Animate Cosmos > Astrobiology

Rivilla, Victor, et al. First glycine isomer detected in the interstellar medium: glycolamide (NH2C(O)CH2OH). arXiv:2307.11507. Sixteen astrobiologists posted in Spain, Chile, and the USA make major note of the actual presence of this biomolecule across these celestial reaches. The second quote attests to how robustly just the vital biochemicals for life to complexify and emerge seem to proceed, on their way to our prodigious assay.

We report the first detection in the interstellar medium of a C2H5O2N isomer: syn-glycolamide (NH2C(O)CH2OH). The high sensitivity of an ultra-deep spectral survey carried out with the Yebes telescopes allowed us to identify multiple transitions of this species. The abundances of the C2H5O2N isomers are not at thermodynamic equilibrium, thus chemical kinetics need to be invoked. Therefore, as shown by several recent molecular detections towards this molecular cloud, it stands out as the best target to discover new species with carbon, oxygen and nitrogen with increasing chemical complexity. (Excerpt)
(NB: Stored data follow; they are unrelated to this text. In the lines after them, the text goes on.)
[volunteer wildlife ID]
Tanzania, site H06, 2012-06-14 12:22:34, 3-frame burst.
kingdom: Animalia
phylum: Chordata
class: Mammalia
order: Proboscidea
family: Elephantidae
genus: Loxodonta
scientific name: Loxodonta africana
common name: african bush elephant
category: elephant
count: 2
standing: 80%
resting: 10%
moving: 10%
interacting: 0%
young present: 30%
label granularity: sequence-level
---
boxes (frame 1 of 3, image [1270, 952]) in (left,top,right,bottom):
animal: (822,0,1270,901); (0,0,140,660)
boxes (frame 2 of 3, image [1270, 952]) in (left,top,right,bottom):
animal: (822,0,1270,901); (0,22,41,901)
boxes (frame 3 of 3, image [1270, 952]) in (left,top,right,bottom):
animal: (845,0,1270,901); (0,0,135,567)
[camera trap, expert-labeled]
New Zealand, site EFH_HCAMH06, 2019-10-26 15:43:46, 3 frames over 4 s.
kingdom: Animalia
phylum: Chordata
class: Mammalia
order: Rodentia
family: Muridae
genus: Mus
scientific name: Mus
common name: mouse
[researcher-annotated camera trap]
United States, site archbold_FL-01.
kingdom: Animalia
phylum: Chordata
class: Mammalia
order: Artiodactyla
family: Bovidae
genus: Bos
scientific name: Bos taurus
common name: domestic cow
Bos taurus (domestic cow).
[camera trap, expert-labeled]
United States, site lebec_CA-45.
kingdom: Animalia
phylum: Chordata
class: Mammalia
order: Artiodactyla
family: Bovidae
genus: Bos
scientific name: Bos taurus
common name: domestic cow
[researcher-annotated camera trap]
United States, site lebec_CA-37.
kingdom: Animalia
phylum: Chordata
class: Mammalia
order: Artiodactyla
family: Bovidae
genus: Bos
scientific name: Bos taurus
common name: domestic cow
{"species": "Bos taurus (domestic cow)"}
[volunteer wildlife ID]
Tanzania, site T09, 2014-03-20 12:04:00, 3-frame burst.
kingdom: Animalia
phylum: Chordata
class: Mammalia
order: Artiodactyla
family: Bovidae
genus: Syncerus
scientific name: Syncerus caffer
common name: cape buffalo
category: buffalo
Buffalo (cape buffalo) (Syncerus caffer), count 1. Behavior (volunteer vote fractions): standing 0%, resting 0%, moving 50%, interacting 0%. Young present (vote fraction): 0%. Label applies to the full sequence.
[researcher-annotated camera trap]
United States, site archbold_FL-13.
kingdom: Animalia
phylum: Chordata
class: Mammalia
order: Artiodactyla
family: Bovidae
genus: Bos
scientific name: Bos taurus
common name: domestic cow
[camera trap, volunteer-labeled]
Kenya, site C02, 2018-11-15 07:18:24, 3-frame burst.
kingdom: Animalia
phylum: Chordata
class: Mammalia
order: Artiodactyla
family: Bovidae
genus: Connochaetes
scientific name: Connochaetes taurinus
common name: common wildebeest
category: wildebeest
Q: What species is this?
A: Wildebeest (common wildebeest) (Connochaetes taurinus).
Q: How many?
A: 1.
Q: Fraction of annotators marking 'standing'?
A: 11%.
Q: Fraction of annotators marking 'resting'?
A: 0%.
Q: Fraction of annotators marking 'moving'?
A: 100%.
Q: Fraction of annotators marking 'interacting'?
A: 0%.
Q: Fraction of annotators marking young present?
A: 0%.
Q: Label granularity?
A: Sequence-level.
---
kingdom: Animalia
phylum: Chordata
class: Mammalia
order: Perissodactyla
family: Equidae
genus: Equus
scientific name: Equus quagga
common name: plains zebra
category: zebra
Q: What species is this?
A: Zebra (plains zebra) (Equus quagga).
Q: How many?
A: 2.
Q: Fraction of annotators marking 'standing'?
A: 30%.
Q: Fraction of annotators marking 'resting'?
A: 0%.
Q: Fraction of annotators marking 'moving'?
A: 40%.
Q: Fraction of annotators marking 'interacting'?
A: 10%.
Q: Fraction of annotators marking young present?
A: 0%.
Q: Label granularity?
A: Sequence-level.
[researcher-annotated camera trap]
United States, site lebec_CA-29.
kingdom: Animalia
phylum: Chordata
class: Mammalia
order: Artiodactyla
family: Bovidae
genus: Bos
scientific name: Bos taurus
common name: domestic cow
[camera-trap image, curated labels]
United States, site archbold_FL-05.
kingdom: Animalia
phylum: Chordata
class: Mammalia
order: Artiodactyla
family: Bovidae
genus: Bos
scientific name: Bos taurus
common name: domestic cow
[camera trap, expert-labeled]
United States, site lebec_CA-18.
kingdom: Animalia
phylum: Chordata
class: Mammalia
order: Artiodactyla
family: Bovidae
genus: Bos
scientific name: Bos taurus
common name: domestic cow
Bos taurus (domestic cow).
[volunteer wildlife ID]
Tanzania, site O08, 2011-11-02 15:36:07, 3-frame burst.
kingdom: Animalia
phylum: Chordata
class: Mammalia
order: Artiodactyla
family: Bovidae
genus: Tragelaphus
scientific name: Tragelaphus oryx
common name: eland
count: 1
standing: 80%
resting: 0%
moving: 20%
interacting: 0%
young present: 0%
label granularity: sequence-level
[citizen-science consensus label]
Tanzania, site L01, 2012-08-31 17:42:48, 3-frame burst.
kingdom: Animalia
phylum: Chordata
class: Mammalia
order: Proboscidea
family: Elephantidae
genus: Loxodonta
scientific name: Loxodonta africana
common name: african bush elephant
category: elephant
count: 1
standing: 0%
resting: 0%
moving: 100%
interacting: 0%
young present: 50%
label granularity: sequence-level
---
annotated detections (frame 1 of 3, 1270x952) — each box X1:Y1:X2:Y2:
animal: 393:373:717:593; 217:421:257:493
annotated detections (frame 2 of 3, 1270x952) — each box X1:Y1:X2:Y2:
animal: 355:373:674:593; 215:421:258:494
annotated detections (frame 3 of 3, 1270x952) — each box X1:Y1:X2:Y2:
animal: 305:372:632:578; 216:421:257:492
We discuss different routes to produce glycolamide on the surface of dust grains, based on reactions between simple radicals (OH, NH2, CH3 and CH2OH) and larger phases generated from abundant precursors already detected in the cloud (CO, HNCO, CH3CHO, NH2CHO, H2CCO, HCOCH2OH or NH2COCH3) after H−, OH−and NH2−additions, and/or H−abstractions. The formation of these radicals is expected to be enhanced in the presence of the intense cosmic-ray secondary ultraviolet field likely present in G+0.693, providing a natural explanation for the detection of glycolamide, and opening the window for the detection of equally or even more complex species. (9)

Animate Cosmos > exoearths

Goyal, Armaan, et al. Enhanced Size Uniformity for Near-resonant Planets. arXiv:2307.15875. Indiana University and California Institute of Technology astrophysicists contribute more evidence that whole solar-systems actually have overall spatial and temporal qualities.

Super-Earths within the same close-in, compact planetary system tend to exhibit a striking degree of uniformity in their radius, mass, and orbital spacing, and this 'peas-in-a-pod' phenomenon itself serves to provide one of the strongest constrains on planet formation at large. Here we provide a novel comparative size uniformity analysis for 48 near-resonant and 251 nonresonant multi-planet systems evaluating uniformity both across systems and between planetary pairs within the same system. We find that while multiplanet configurations exhibit strong peas-in-a-pod size uniformity regardless of their proximity to resonance. These results are broadly consistent with a variety of formation paradigms for multiplanet systems, such as convergent migration within a turbulent protoplanetary disk or planet-planet interactions incited by postnebular dynamical instabilities.